Southeastern Section–55th Annual Meeting (23–24 March 2006)

Paper No. 3
Presentation Time: 8:45 AM


MCSWEEN, Harry Y. and MOERSCH, Jeffrey, Earth & Planetary Sciences, University of Tennessee, Knoxville, TN 37996-1410,

The Opportunity rover landed in Meridiani Planum, where orbital remote sensing had previously detected hematite. The rover discovered that the surface is a lag deposit of small hematite concretions that weathered out of evaporites. The intact vertical stratigraphy, mineralogy, and chemistry have been documented in the Burns formation on the walls of Endurance Crater. The formation contains three separate dune and sand sheet facies that define a “wetting upward” succession recording progressive increase in the influence of groundwater. All these materials consist of altered, laminated or cross-bedded basaltic sand cemented by large quantities of Mg, Fe, and Ca sulfates, chlorides, and possibly silica. The unusual salt mineralogy and absence of carbonate indicate evaporation of strongly acidic solutions.

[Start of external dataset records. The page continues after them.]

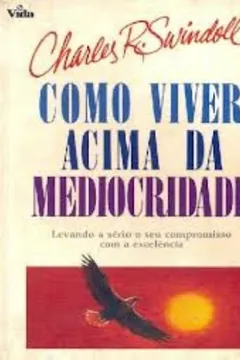 Livro Como Viver Acima Da Mediocridade - Resumo, Resenha, PDF, etc.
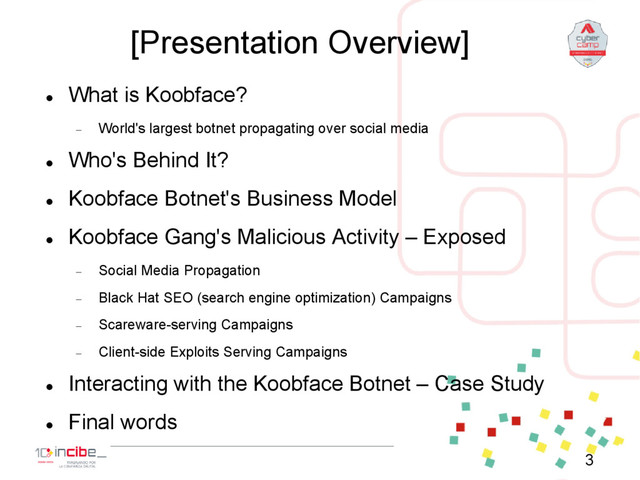 [Presentation Overview]

What is Koobface?
 World's largest botnet propagating over social media

Who's Behind It?

Koobface Botnet's Business Model

Koobface Gang's Malicious Activity – Exposed
 Social Media Propagation
 Black Hat SEO (search engine optimization) Campaigns
 Scareware-serving Campaigns
 Client-side Exploits Serving Campaigns

Interacting with the Koobface Botnet – Case Study

Final words
3
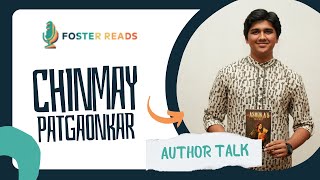 Author Interview - Foster Reads ft. Chinmay Patgaonkar - World Book Fair 2024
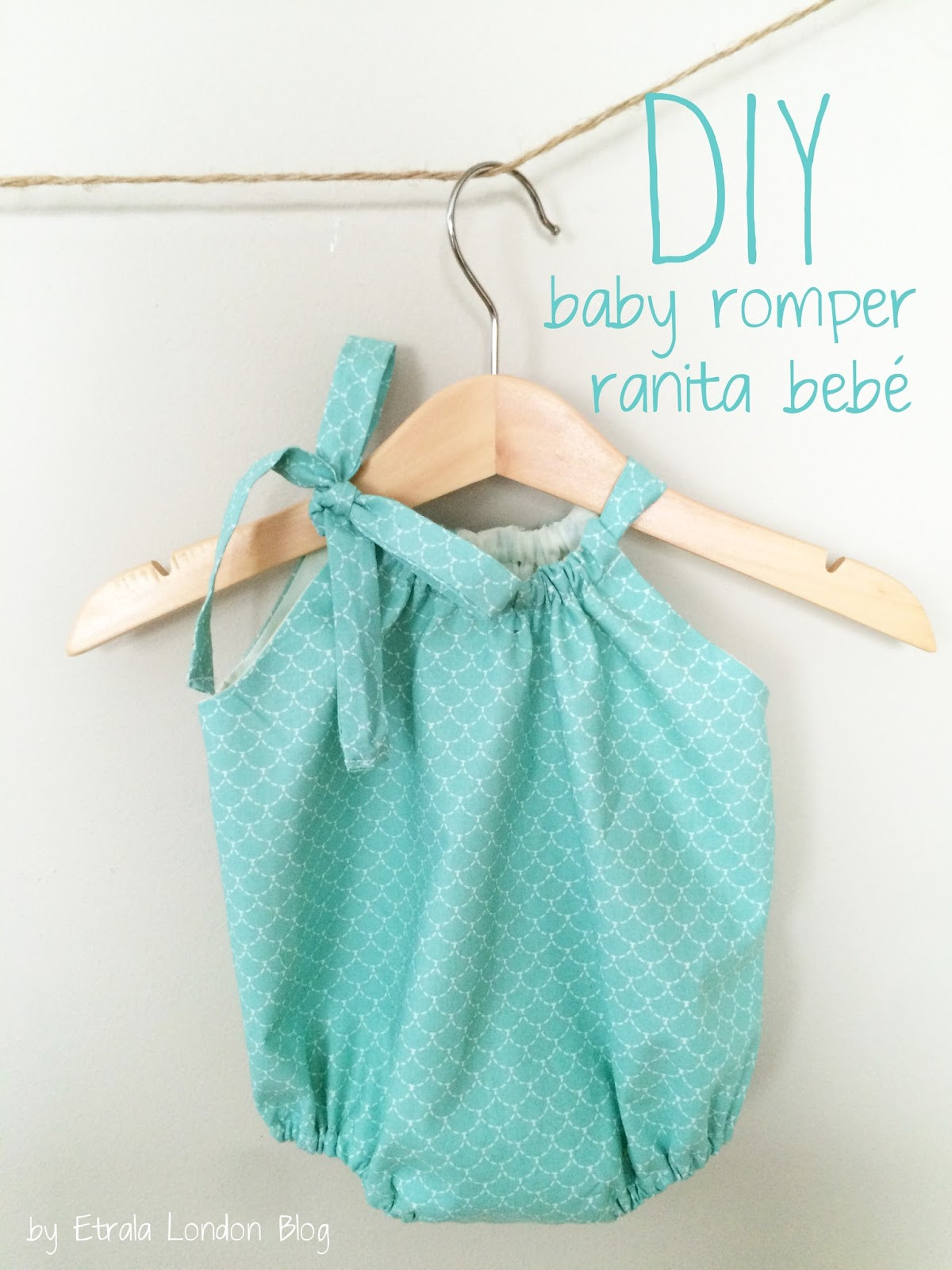 DIY Baby Romper
 Etrala London Blog DIY Baby Romper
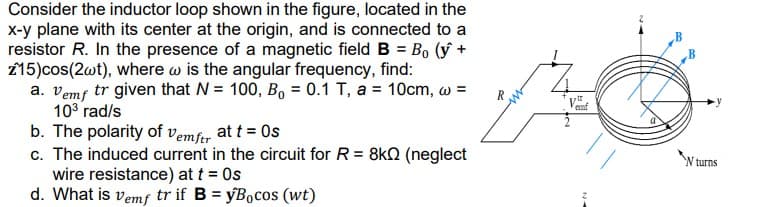 Consider the inductor loop shown in the figure, located in the
x-y plane with its center at the origin, and is connected to a
resistor R. In the presence of a magnetic field B = Bo (y +
z15)cos(2wt), where w is the angular frequency, find:
a. Vemf tr given that N = 100, B₁ = 0.1 T, a = 10cm, w =
10³ rad/s
b. The polarity of Vemftr at t = 0s
c. The induced current in the circuit for R = 8kQ (neglect
wire resistance) at t = Os
d. What is vemf tr if B = yBocos (wt)
p
emf
W turns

Vertical variations in outcrop composition are consistent with non-uniform deposition of salts from varying fluids or with a uniform reference composition modified by movement of soluble sulfates upward and halides downward. The rocks were then diagenetically altered, producing the hematite concretions. Survival of large quantities of soluble salts suggests absence of water since the ancient deposition and diagenesis of this widespread unit. After exiting the crater, Opportunity has driven south in an attempt to reach other large impact craters that may show more of the regional stratigraphy. This direction is topographically higher and thought to be stratigraphically higher than the Burns section, allowing the possibility of finding subaerial evaporites. Discoveries along the traverse include a large iron meteorite and changes in the size distribution of hematite spherules.